Je ne sais pas qui a été le premier thomasien, id est le premier thomiste à s'être dit, puis à avoir écrit, en substance :
- je ne veux réussir à être thomiste, à succéder aux thomistes du XVI° siècle et à leur continuateurs,
mais
- je veux essayer d'être thomasien, de remonter jusqu'à l'inspiration originelle de Saint Thomas lui-même.
Je me permets de vous renvoyer vous aussi au Dictionnaire critique de théologie paru aux PUF dans la collection Quadrige, dans l'article "Thomisme" de ce dictionnaire, de la page 1 396 à la page 1 400, dans l'édition de septembre 2007.
Je vais chercher, et si je trouve, je posterai un message sur le FC.
Je ne sais pas qui a été le premier thomasien, mais je n'exclus pas que les premiers thomasiens aient fait leur apparition pendant l'entre-deux guerres, id est pendant les années de formation des théologiens, notamment français, qui ont eu une influence considérable, en amont puis au moment du Concile, ce qui ne signifie pas que celui-ci a été ou s'est voulu "thomasien" d'inspiration explicite.
Votre question m'intrigue, je chercherai donc la réponse, et comme dit Jean DUJARDIN dans Le Caire, nid d'espions : "S'il y a quelque chose à découvrir...je le découvrirai."
En attendant, voici ce que je viens de trouver sur internet :
" Auteur: Recteur de l'Université thomiste
Date: 15-10-2008 10:50
La distinction est subtile, mais elle importe, et c'est un sujet sur lequel j'aimerais me positionner.
THOMISTE désigne, à proprement parler, le penseur qui s'inscrit dans la lignée doctrinale de saint Thomas.
NÉO-THOMISTE désigne, historiquement, les penseurs qui ont repris le thomisme à bout de bras lors de la crise moderniste.
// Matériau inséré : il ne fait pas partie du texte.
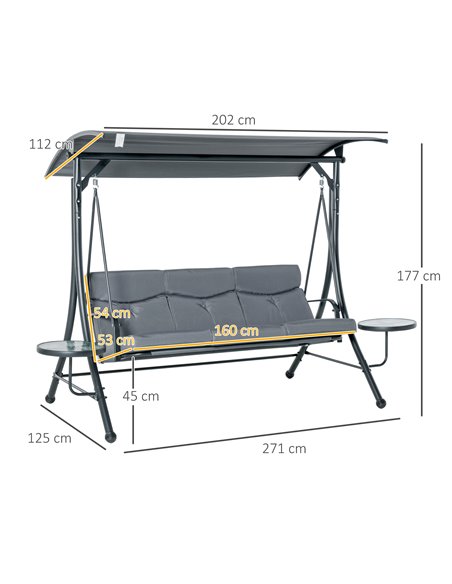 Outsunny 3 Seater Garden Swing Chair with Adjustable Canopy, Cushion and Coffee Tables for Outdoor Patio Garden Grey - pic 12320 | FastDaddyshop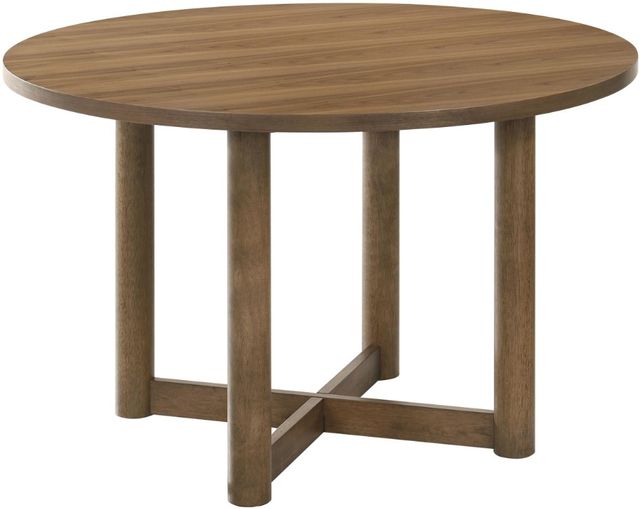Coaster® Biltmore 5-Piece Beige/Walnut Round Dining Set-1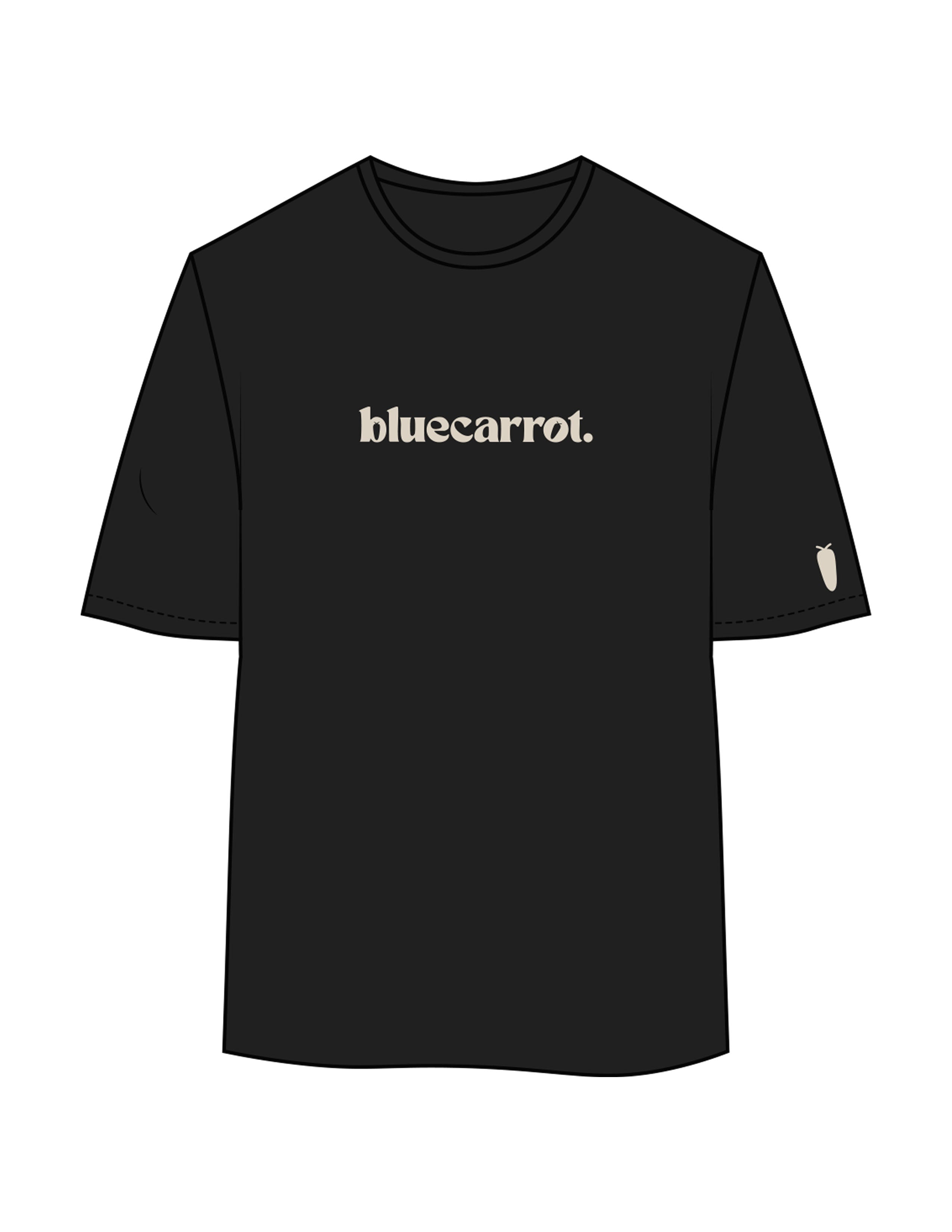 The Womens Oversized Tee - Black - BlueCarrot - Center Chest & Left Sleeve - Printed - Beige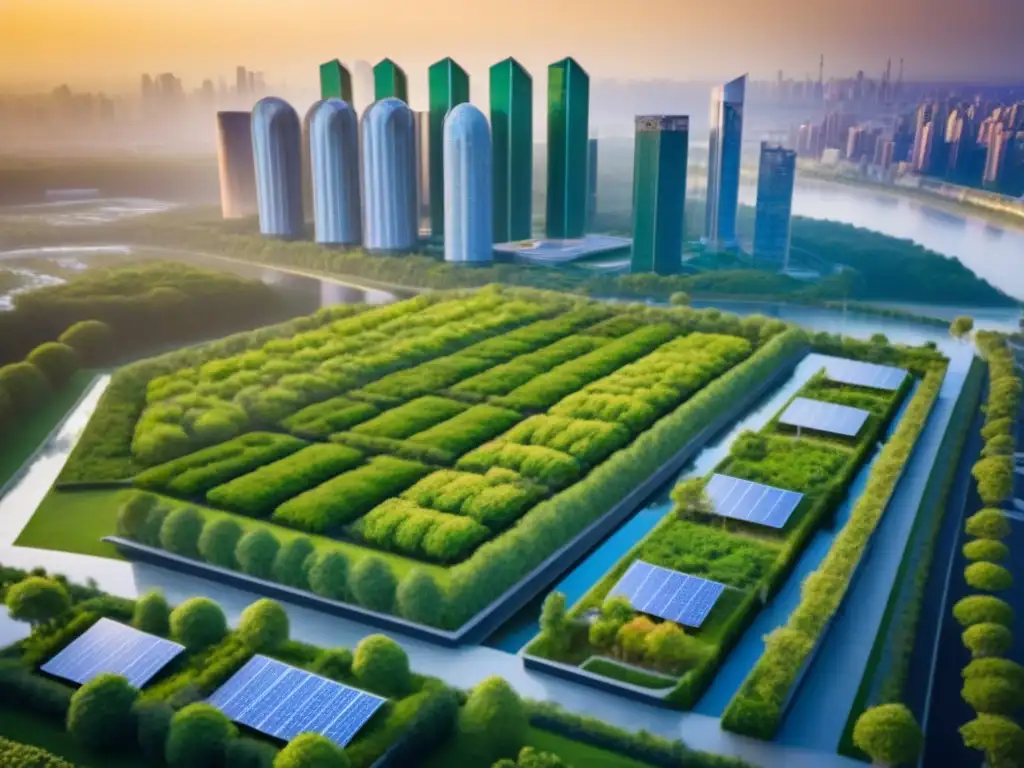 Metrópolis sostenible: arquitectura eco en armonía con la naturaleza Atardecer dorado sobre paisaje urbano sostenible, con techos verdes y paneles solares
On peut y placer Gilson, Maritain, etc...
THOMASIEN désigne : soit "le penseur qui retourne à saint Thomas lui-même" ; soit l'historiographe, qui n'est donc en ce sens plus philosophe ou théologien, mais seulement historien.
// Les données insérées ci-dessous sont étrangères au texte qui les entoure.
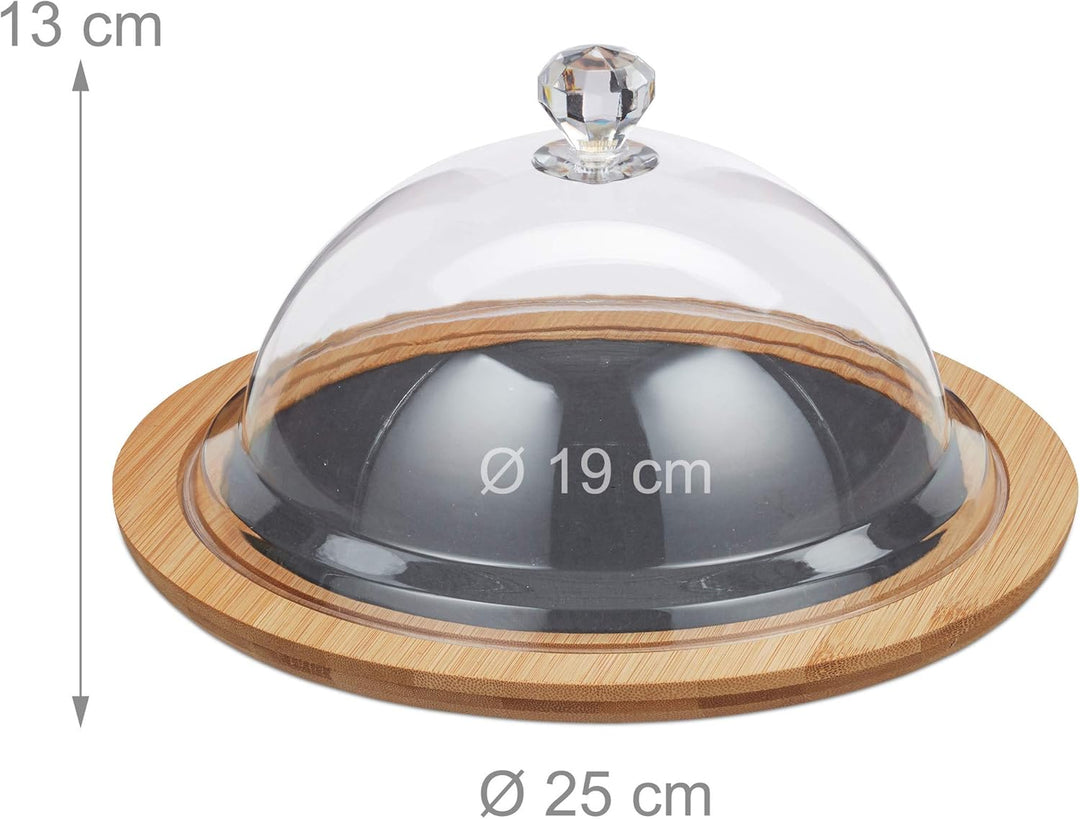 Relaxdays Käseglocke mit Käsebrett, Stahl Käsebesteck, Käsemesser, Käsegabel, Servierplatte, Bambus,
THOMASIEN est aujourd'hui employé couramment, même dans l'univers philosophique. Ce terme me gène ; il semble suggérer que les THOMISTES ont pervertis la pensée de saint Thomas et l'ont "déroulée" à leur sauce. Or je pense que la doctrine de saint Thomas est justement faite pour être ré-appropriée par les disciples, jusqu'à aujourd'hui, sans se figer dans la "lettre" de saint Thomas.
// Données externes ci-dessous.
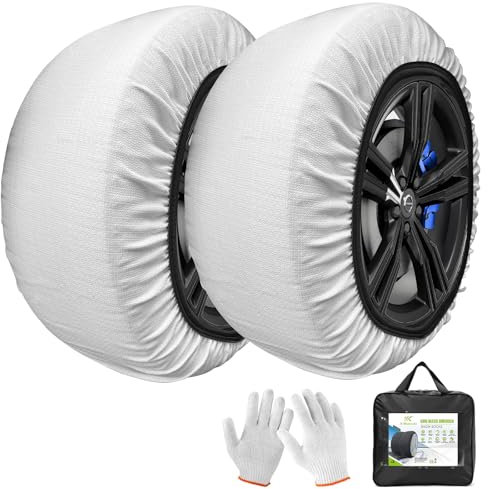 SOTISI Schneesocken für Reifen, Schneesocken Schneekette für Auto SUV Pickup Einfach zu bedienen, ultimativer Grip, waschbar.100 KM sicher im Schnee (2 PACKS) XL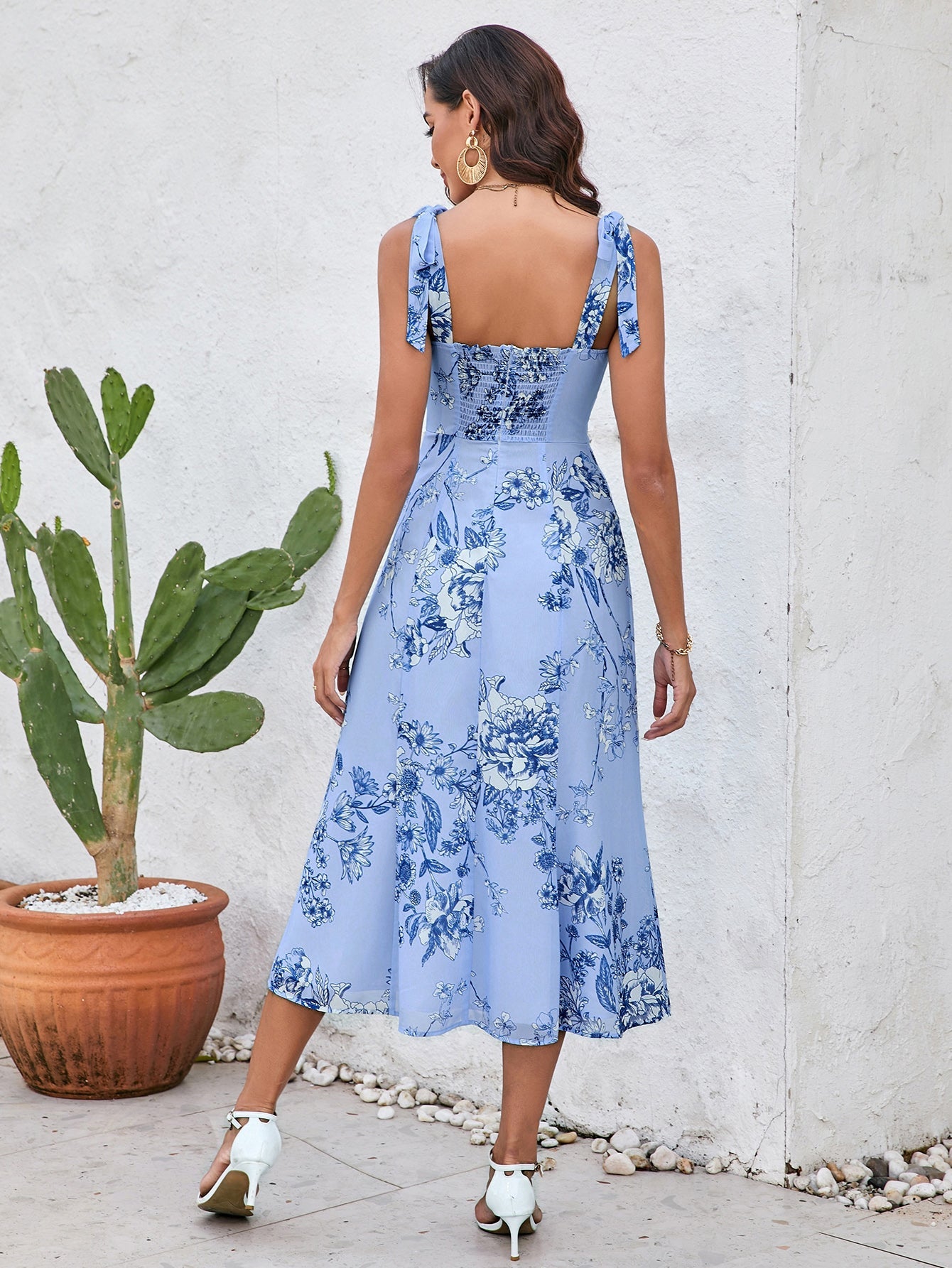 Tie Shoulder Backless Floral Print Slit Hem Dress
Ainsi que penser du terme "thomasiens" ? "
Bonne nuit et à bientôt.
Scrutator.

( 645922 )
Merci beaucoup par Vassilissa (2012-09-26 22:34:06)
[en réponse à 645921]
Je suis curieuse de vos trouvailles ! J'avais déjà quant à moi pas mal chrché et interrogé des Dominicains (le Fr. Venard) qui n'avaient pas de réponse précise à me donner !!

( 645923 )
Merci beaucoup par Vassilissa (2012-09-26 22:34:30)
[en réponse à 645921]
Je suis curieuse de vos trouvailles ! J'avais déjà quant à moi pas mal chrché et interrogé des Dominicains (le Fr. Venard) qui n'avaient pas de réponse précise à me donner !!

( 645966 )
qui peut consulter le "Grand Robert" sur <thomasien> ? par Presbu (2012-09-27 15:16:51)
[en réponse à 645809]
nous saurions ainsi à quelle date quel auteur a employé pour la première fois ce mot!

( 646018 )
Le Grand Robert par Jean Ferrand (2012-09-28 08:34:36)
[en réponse à 645966]
Le Grand Robert que j'ai sous les yeux parle bien du 'thomiste', partisan du thomisme (1656 Pasc. Prov.), mais non du thomasien. Il est souvent incomplet, je l'ai observé plusieurs fois. Mais ce mot barbare méritait-il une entrée ? J'en doute.